Next Word Prediction App

Samuel Tandoh
April 27, 2026

Slide 1: Product Overview

Smart Next-Word Prediction App

Built using Natural Language Processing (NLP)
Trained on English blogs, news, and Twitter text
Uses a 5% sample of the corpus for efficient model development
Predicts the most likely next word from a user-entered phrase
Designed for fast, lightweight deployment in Shiny

Product value: helps users type faster by suggesting likely next words.

Slide 2: How the Model Works

The app uses an optimized n-gram backoff model.
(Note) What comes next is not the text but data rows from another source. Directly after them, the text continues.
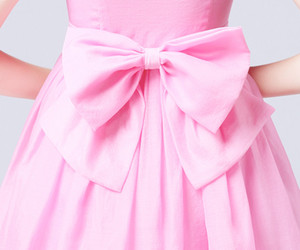 pink and bow image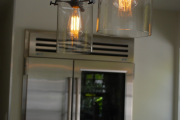 Фото 25 Лофтовая роскошь: обзор лаконичных идей с ретро-лампами Эдисона в интерьере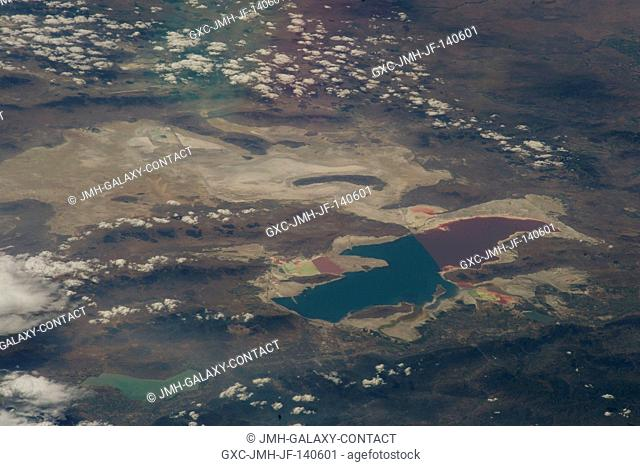 As in the case of many previous space missions, the Great Salt Lake in Utah serves as a striking visual marker for the Expedition 40 crew members orbiting 222...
Clean and tokenize the user's phrase
Try a trigram-context match using the last two words
If unavailable, back off to a bigram-context match
If still unavailable, use unigram frequency
Return the top suggested next words

predict_next_words <- function(input_text, top_n = 3) {
  cleaned <- clean_input(input_text)
  words <- unlist(strsplit(cleaned, " "))
  words <- words[words != ""]

  if (length(words) >= 2) {
    context_tri <- paste(tail(words, 2), collapse = " ")
    tri_match <- trigram_dt[context_tri]
    if (nrow(tri_match) > 0) return(head(tri_match$next_word, top_n))
  }

  if (length(words) >= 1) {
    context_bi <- tail(words, 1)
    bi_match <- bigram_dt[context_bi]
    if (nrow(bi_match) > 0) return(head(bi_match$next_word, top_n))
  }

  head(unigram_dt$word, top_n)
}

Slide 3: Quantitative Performance

The model was evaluated on 5,000 held-out test cases.

Metric	Result
Top-1 Accuracy	8.84%
Top-3 Accuracy	13.54%
Perplexity	514.06
Time for 1,000 predictions	1.50 seconds
Approx. seconds per prediction	0.0015
Total model size	28.41 MB

Interpretation: the model is lightweight and fast enough for an interactive Shiny app, while still providing useful next-word suggestions.
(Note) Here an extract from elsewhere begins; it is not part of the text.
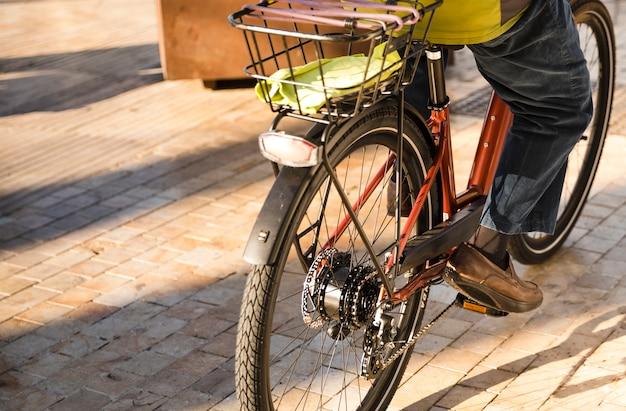 Primo piano di una persona che guida la bicicletta sulla strada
Slide 4: Shiny App Demonstration

How the user interacts with the app:

Type a phrase into the text box
Click the prediction button
View the predicted next word and top alternatives

output$prediction <- renderText({
  preds <- predict_next_words(input$user_text, top_n = 3)
  preds[1]
})

output$top_predictions <- renderTable({
  preds <- predict_next_words(input$user_text, top_n = 3)
  data.frame(
    Rank = seq_along(preds),
    Predicted_Word = preds
  )
})

Example:

Input: I am going
Prediction: to

Slide 5: Why This Product is Awesome

This product demonstrates the full data science pipeline:

Real-world text data acquisition and cleaning
Exploratory analysis of word and phrase patterns
Efficient predictive modeling using n-grams and backoff
Quantitative evaluation using accuracy, perplexity, runtime, and size
Deployment-ready Shiny interface

Future improvements:

Better contraction and slang handling
Interpolated n-gram probabilities
Personalized prediction history
Larger training sample or domain-specific data